DeepRecInfra: Optimizing Neural Recommendation Inference

Updated 16 June 2026

DeepRecInfra is an end-to-end framework that models and benchmarks eight state-of-the-art neural recommendation models for datacenter-scale inference.
It employs DeepRecSched, a dynamic scheduling algorithm that tunes CPU and GPU batch sizes and offload thresholds to meet strict p95 latency SLOs.
Empirical evaluations demonstrate up to 5.8× throughput improvements and significant latency reductions, enhancing power efficiency and scalability.
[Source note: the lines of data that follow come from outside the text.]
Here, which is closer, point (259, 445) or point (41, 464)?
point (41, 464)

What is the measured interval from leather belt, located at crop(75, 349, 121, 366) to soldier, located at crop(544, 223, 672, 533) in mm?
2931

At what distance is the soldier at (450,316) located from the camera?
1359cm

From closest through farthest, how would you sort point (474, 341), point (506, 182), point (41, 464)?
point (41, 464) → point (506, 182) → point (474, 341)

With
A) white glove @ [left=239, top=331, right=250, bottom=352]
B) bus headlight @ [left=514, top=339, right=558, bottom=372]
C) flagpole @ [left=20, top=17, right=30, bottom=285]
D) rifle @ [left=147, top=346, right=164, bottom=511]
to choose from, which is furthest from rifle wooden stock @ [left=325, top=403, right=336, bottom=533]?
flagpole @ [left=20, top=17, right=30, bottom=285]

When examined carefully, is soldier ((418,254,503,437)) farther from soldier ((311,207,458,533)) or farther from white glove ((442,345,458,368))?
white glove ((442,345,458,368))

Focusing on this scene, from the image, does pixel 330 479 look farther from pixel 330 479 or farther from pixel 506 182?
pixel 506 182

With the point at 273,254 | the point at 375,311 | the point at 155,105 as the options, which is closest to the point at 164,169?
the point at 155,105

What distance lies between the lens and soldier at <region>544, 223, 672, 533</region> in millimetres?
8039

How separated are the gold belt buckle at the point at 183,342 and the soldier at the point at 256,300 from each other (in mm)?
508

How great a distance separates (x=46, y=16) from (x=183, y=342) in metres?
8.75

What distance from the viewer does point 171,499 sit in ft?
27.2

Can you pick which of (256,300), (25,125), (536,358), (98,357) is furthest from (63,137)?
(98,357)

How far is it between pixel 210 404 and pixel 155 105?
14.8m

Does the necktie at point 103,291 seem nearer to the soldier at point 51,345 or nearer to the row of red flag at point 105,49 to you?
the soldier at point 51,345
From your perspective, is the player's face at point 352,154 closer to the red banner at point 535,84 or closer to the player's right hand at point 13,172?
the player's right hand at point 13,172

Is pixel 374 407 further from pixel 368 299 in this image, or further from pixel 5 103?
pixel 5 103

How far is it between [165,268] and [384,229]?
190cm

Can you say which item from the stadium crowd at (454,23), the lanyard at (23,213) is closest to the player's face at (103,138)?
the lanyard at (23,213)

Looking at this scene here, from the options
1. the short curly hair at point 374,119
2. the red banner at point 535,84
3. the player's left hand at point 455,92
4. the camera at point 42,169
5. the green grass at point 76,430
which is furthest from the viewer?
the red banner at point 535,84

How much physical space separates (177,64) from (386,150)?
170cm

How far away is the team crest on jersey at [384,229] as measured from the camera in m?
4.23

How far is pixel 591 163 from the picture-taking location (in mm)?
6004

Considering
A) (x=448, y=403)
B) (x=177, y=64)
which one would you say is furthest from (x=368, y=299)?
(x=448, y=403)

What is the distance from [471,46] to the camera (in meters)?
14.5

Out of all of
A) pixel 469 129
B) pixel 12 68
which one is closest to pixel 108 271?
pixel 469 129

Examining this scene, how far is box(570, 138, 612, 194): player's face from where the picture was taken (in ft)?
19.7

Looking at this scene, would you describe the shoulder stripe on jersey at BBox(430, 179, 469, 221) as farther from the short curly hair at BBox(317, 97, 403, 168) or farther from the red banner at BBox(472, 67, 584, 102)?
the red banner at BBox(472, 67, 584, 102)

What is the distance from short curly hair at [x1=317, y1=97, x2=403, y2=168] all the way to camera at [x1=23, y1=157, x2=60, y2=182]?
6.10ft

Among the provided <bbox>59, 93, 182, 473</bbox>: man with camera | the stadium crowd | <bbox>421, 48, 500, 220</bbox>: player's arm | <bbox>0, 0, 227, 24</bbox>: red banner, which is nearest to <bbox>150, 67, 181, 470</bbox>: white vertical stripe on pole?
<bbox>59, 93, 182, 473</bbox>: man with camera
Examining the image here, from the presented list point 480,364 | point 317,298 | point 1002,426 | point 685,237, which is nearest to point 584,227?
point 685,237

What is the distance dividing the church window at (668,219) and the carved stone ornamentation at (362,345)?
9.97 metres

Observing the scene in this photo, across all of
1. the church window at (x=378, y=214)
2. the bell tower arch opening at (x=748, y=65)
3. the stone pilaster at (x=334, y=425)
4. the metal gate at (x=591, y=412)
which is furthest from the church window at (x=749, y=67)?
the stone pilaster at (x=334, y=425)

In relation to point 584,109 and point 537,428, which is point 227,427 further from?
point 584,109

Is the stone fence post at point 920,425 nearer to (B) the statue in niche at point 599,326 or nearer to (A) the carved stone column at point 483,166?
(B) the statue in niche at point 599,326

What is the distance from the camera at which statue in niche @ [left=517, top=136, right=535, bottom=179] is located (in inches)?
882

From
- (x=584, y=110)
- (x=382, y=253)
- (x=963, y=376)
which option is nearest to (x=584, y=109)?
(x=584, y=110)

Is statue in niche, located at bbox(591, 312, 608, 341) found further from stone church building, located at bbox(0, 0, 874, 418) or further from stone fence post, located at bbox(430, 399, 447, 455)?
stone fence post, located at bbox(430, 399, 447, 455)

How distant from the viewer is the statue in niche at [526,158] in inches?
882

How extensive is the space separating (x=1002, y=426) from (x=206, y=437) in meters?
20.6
DeepRecInfra is an end-to-end modeling, scheduling, and evaluation framework designed to optimize neural recommendation inference at datacenter scale. Developed with a co-design methodology, DeepRecInfra integrates a suite of industry-representative models, a dynamic workload generator modeled after real-world traffic, a scheduler (DeepRecSched) for hardware- and workload-aware batch and accelerator decision-making, and implementations tailored for modern CPU and GPU server nodes. The platform targets high-throughput, low-latency serving of large-scale deep learning recommendation models (DLRMs), facilitating rapid exploration and deployment of optimizations in production environments (Gupta et al., 2020).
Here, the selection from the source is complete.